The family has sought counseling to help even his younger siblings process what is happening after Mikey was thought to not make it through surgery. 

“It's just the thought that he almost died, that the doctors was expecting him to not make it. And then if he did make it, they weren't expecting him to be able to talk the same, walk or anything,” Easley tells Inside Edition Digital.

Easley says her other children and Mikey feel unsafe at home, since the attack happened so close and since the group of bullies know where they live.

“It happened right outside of our house on the corner, so he doesn't feel safe being here and he doesn't feel safe leaving, being out in the open because he's afraid. He's worried that something else is going to happen to him,” Easley says. “None of us want to be in this house that we're in anymore.
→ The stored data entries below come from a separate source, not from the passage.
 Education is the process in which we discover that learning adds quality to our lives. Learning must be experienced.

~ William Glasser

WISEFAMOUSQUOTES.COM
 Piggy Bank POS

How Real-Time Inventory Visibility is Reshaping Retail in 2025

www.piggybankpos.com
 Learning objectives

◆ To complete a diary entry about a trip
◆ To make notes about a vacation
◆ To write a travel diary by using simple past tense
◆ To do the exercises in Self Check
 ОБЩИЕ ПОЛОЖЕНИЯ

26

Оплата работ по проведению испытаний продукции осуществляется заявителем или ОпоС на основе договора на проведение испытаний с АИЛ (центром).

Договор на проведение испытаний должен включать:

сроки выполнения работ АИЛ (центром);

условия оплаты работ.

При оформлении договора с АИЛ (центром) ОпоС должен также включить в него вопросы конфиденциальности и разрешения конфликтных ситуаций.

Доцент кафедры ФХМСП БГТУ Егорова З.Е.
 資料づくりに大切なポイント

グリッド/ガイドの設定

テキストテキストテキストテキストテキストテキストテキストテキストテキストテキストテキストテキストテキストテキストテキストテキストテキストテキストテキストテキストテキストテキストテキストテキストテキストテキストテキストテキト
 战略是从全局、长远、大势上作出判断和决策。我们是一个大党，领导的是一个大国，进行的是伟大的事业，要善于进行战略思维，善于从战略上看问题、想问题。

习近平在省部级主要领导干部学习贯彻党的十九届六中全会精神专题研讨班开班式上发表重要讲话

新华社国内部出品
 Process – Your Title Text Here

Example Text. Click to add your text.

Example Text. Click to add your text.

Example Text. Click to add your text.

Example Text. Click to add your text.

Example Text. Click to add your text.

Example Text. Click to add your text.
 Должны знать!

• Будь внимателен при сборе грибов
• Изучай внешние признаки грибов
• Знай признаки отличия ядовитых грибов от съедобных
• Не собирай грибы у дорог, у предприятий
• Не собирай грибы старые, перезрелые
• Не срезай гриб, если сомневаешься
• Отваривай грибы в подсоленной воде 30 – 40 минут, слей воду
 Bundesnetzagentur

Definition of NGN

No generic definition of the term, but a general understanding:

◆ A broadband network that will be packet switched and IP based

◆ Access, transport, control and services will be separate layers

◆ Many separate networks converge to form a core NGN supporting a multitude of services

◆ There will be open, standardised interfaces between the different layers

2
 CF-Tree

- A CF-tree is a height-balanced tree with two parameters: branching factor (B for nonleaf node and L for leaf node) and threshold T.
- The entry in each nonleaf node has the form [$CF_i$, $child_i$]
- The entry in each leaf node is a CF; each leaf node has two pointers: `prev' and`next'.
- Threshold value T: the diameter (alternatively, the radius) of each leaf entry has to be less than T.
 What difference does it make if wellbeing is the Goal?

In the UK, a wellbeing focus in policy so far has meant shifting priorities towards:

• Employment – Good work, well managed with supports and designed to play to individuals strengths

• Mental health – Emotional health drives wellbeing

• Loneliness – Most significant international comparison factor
We all worry about him when he even just walks outside, stands on the porch.”

Easley has set up a GoFundMe in hopes to be able to relocate.

To make matters worse, Hampton and his sister have to testify in court against some of the teens that have been charged and they are worried that it will cause another attack, Easley tells Inside Edition Digital. 

“There's still more of these kids out there that once they find out, because Mikey came to me, he said ‘once they find out that he had to go to court and testify’, he said things are going to get worse and he doesn't want to be in this house,” says Easley.

Hampton and Easley are hoping they can use what happened as an example and possibly speak to younger kids about bullying and how it can impact someone’s life.

“Me and Mikey just trying to figure out a way to become ... I think it's an activist, where you go to different schools and starting with kindergartners and stuff and talk to them about what happened to Mikey and if they're being bullied or, I don't know, just give them some sort of message that maybe can sink in,” says Easley. “It's just too much violence between kids that is not being taken serious and is going unnoticed.”

Easley also thinks more families need to step in and play a more active role in their kids' lives to help prevent these incidents from happening. 

“I did everything in my power that I could do to keep my kids safe and keep my son safe,” says Easley. “Basically, parents just need to pay more attention to their kids and what they're doing, from them being toddlers to them growing up. Just because they get older doesn't mean you stop paying attention to them, because all kids, no matter what age it is, they need their parent, whether it's their mother, their father, or both. They need them in their life.”